Incubus the band, not the sex-crazed spirit they’re named for, seems to thrive on contradiction and creating misconceptions. The five members from Calabasas, California led by Brandon Boyd, very much look like a grunge/punk/skater band to the core. But they’re music is far from grunge (in fact, it is not grunge at all), and the lyrics are surprisingly deep, meaningful, and thought provoking. Sometimes rock, sometimes indie/new age, sometimes metal, sometimes funk, sometimes pop, sometimes hip hop, you simply cannot classify Incubus into a certain musical genre. And that variety and originality has allowed Incubus to stand the test of time.  Having released their first album Fungus Amongus in 1995, the band released their eighth studio album earlier this year aptly titled 8. The band played last night at Riverbend on the 9th stop of the 8 tour along with openers Judah the Lion and Jimmy Eat World.

Incubus came out swinging with the hard-hitting “Love in a Time of Surveillance” off of the aforementioned 8. And check out these lyrics: “I will embrace my assailants. Kill them with kindness and patience.” Such are not the words of a band that doesn’t have a conscience. Which is why I figured that Boyd was simply being ironic when he removed his soak-drenched jacked to reveal a sleeveless white shirt with the message “eye f*ck on the first date.” After the opening song, Incubus drew huge applause by playing “Warning” off of 2001’s Morning View.

Later, after concluding “Wish You Were Here,” guitarist Mike Einziger segued into the easily recognizable chords of the Pink Floyd song of the same name to which Boyd sang the first verse and chorus. Other notable moments were “Redefine” off of Incubus’ 2nd album S.C.I.E.N.C.E., which harkened back to the days when the group sounded much more like 311 and less like the Incubus we hear today, “The Warmth” off of 1999’s Make Yourself, which features the sound of whales talking to each other in the intro (you’ll have to hear it to understand), the fast-paced “Sick Sad Little World” off of A Crow Left of the Murder with a three minute, frenetic jam session, and the completely instrumental and trippy “Make No Sound in the Digital Forest” off of their newest album.
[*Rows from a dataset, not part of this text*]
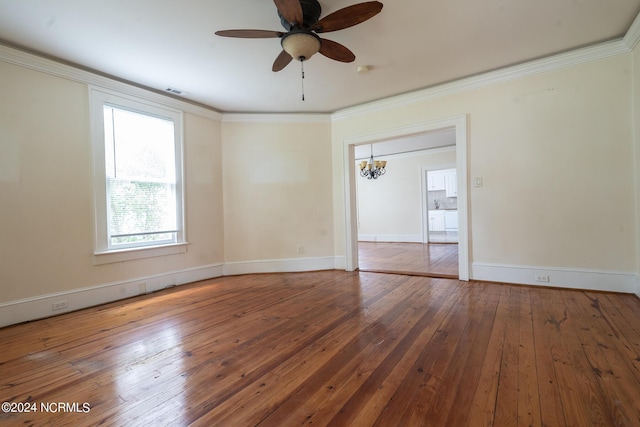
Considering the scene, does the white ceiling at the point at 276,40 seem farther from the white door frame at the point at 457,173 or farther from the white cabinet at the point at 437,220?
the white cabinet at the point at 437,220

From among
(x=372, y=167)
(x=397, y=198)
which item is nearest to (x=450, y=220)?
(x=397, y=198)

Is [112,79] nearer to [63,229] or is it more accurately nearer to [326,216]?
[63,229]

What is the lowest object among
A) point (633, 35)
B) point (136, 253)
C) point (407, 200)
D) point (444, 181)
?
point (136, 253)

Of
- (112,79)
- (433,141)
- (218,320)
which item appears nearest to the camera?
(218,320)

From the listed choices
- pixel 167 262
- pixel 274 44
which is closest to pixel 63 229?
pixel 167 262

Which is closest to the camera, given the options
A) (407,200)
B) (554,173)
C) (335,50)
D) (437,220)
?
(335,50)

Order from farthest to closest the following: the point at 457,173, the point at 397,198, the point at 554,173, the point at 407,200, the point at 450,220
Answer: the point at 450,220 < the point at 397,198 < the point at 407,200 < the point at 457,173 < the point at 554,173

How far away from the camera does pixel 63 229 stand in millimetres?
3031

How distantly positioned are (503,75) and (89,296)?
5750mm

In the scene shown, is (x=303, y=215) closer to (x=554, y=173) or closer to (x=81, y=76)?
(x=81, y=76)

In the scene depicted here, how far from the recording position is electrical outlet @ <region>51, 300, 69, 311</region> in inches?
116

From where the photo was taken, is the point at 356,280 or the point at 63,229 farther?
the point at 356,280

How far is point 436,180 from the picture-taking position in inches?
391

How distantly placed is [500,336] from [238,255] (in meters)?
3.86
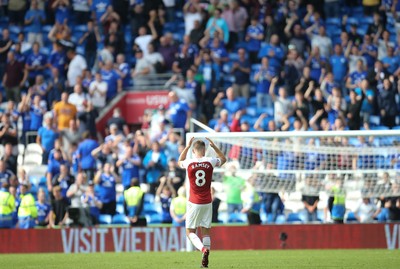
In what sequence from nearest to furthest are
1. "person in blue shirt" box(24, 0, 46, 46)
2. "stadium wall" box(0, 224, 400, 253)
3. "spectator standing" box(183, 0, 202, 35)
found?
"stadium wall" box(0, 224, 400, 253) < "spectator standing" box(183, 0, 202, 35) < "person in blue shirt" box(24, 0, 46, 46)

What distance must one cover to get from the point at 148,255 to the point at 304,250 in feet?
10.8

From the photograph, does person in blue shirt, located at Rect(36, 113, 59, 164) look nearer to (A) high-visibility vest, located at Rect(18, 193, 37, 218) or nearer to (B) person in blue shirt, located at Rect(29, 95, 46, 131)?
(B) person in blue shirt, located at Rect(29, 95, 46, 131)

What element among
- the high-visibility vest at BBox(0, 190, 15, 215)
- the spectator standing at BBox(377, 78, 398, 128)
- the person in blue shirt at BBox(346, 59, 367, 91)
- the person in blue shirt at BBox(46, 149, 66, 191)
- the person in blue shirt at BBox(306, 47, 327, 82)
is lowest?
the high-visibility vest at BBox(0, 190, 15, 215)

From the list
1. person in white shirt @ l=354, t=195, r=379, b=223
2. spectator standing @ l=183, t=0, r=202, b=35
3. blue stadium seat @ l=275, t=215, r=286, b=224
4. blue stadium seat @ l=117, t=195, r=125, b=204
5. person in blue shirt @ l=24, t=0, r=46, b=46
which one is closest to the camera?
person in white shirt @ l=354, t=195, r=379, b=223

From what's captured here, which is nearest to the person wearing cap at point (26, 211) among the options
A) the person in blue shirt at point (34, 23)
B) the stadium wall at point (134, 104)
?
the stadium wall at point (134, 104)

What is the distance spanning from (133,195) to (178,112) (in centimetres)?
353

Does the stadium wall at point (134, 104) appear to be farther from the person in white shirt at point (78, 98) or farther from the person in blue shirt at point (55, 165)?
the person in blue shirt at point (55, 165)

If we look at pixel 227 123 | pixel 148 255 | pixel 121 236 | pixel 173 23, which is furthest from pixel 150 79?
pixel 148 255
In all, the show was a perfect mix of new tracks off of 8 (8 in all) and old classics. The band even seemed to oblige the fans who were chanting “Stel-lar, Stel-lar, Stel-lar” by playing Stellar near the end of the set. The night ended with back-to-back tracks off of Morning View: “Nice to Know You” closed the set, but was followed by an encore of one of my all-time favorites, the Eastern inspired, meditative “Aqueous Transmission” where Einziger shows off his skills on the pear-shaped, four-stringed Chinese pipa. After its conclusion, as the house lights went up, the five members gathered on the stage and took a collective bow thanking the audience. A classy move by one of the most diverse and original groups you’ll ever hear. Hopefully they won’t stop making music anytime soon.